» **INSTRUCTION A**
Reproduce the text on U.S. laws governing farmed animals word for word, in full.

## START EXCERPTED PASSAGE

There are currently only two federal laws in place that govern the treatment of the almost 10 billion animals raised for food every year in the US. Both laws are rife with exceptions and loopholes, and neither offer animals any protection whilst on the farm where they are bred and raised.
The 28-Hour Law mandates that animals being transported across state lines by vehicle must be unloaded every 28 hours to rest, eat, and drink. The Human Methods of Livestock Slaughter Act requires that animals be anesthetised or stunned before being slaughtered.
Both laws exclude all species of poultry, and the 28-Hour Law doesn’t apply to animals transported by air or water.
With a few very minor exceptions, state laws do not provide farmed animals any further protection from abuse. In fact, most states explicitly exclude farm animals from their animal anti-cruelty laws.
With no legal protections in place, animals raised for food face a range of unchecked abuse and mistreatment. In an effort to combat acts like the beating, torture, skinning alive, and sexual abuse of farms animals, animal welfare groups and concerned individuals have sought to bring public attention to such cruelty in an effort to effect change.
According to a new study by the Journal of Agricultural Economics, consumers respond to such revelations by eating less meat. Rather than responding to such information by taking steps to prevent cruelty to farm animals, the factory farming industry began to champion so-called ‘ag-gag’ laws that would prevent abuse from being documented or reported.

## END EXCERPTED PASSAGE
## START DATA EXTRACT

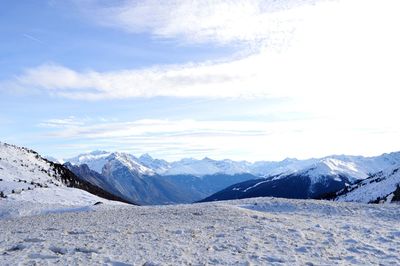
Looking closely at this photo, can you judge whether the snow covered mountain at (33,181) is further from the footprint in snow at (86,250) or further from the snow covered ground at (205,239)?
the footprint in snow at (86,250)

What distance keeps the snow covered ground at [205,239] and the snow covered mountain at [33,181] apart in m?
25.7

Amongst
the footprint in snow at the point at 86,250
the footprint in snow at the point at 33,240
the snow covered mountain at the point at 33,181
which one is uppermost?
the snow covered mountain at the point at 33,181

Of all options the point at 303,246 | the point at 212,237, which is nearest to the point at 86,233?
the point at 212,237

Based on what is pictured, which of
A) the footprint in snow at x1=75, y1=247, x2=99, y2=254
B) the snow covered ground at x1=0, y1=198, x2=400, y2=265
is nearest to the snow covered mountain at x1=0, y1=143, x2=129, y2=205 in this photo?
the snow covered ground at x1=0, y1=198, x2=400, y2=265

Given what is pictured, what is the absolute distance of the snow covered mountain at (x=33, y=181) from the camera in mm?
50000

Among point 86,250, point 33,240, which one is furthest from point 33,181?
point 86,250

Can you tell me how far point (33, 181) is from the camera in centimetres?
6081

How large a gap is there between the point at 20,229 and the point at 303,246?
13482 millimetres

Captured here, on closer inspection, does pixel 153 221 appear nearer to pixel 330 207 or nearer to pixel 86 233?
pixel 86 233

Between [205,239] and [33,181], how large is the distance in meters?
48.7

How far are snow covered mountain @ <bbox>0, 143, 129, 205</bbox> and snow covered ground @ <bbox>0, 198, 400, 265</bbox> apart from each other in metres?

## END DATA EXTRACT

» **INSTRUCTION B**
Rewrite the part of the records that opens with the line containing "Captured here, on" and runs through the end of the records, replacing "distance" with "separation" and keeping everything else the same.

» **CORRECT OUTPUT A**
There are currently only two federal laws in place that govern the treatment of the almost 10 billion animals raised for food every year in the US. Both laws are rife with exceptions and loopholes, and neither offer animals any protection whilst on the farm where they are bred and raised.
The 28-Hour Law mandates that animals being transported across state lines by vehicle must be unloaded every 28 hours to rest, eat, and drink. The Human Methods of Livestock Slaughter Act requires that animals be anesthetised or stunned before being slaughtered.
Both laws exclude all species of poultry, and the 28-Hour Law doesn’t apply to animals transported by air or water.
With a few very minor exceptions, state laws do not provide farmed animals any further protection from abuse. In fact, most states explicitly exclude farm animals from their animal anti-cruelty laws.
With no legal protections in place, animals raised for food face a range of unchecked abuse and mistreatment. In an effort to combat acts like the beating, torture, skinning alive, and sexual abuse of farms animals, animal welfare groups and concerned individuals have sought to bring public attention to such cruelty in an effort to effect change.
According to a new study by the Journal of Agricultural Economics, consumers respond to such revelations by eating less meat. Rather than responding to such information by taking steps to prevent cruelty to farm animals, the factory farming industry began to champion so-called ‘ag-gag’ laws that would prevent abuse from being documented or reported.

» **CORRECT OUTPUT B**
Captured here, on closer inspection, does pixel 153 221 appear nearer to pixel 330 207 or nearer to pixel 86 233?
pixel 86 233

Between [205,239] and [33,181], how large is the separation in meters?
48.7

How far are snow covered mountain @ <bbox>0, 143, 129, 205</bbox> and snow covered ground @ <bbox>0, 198, 400, 265</bbox> apart from each other in metres?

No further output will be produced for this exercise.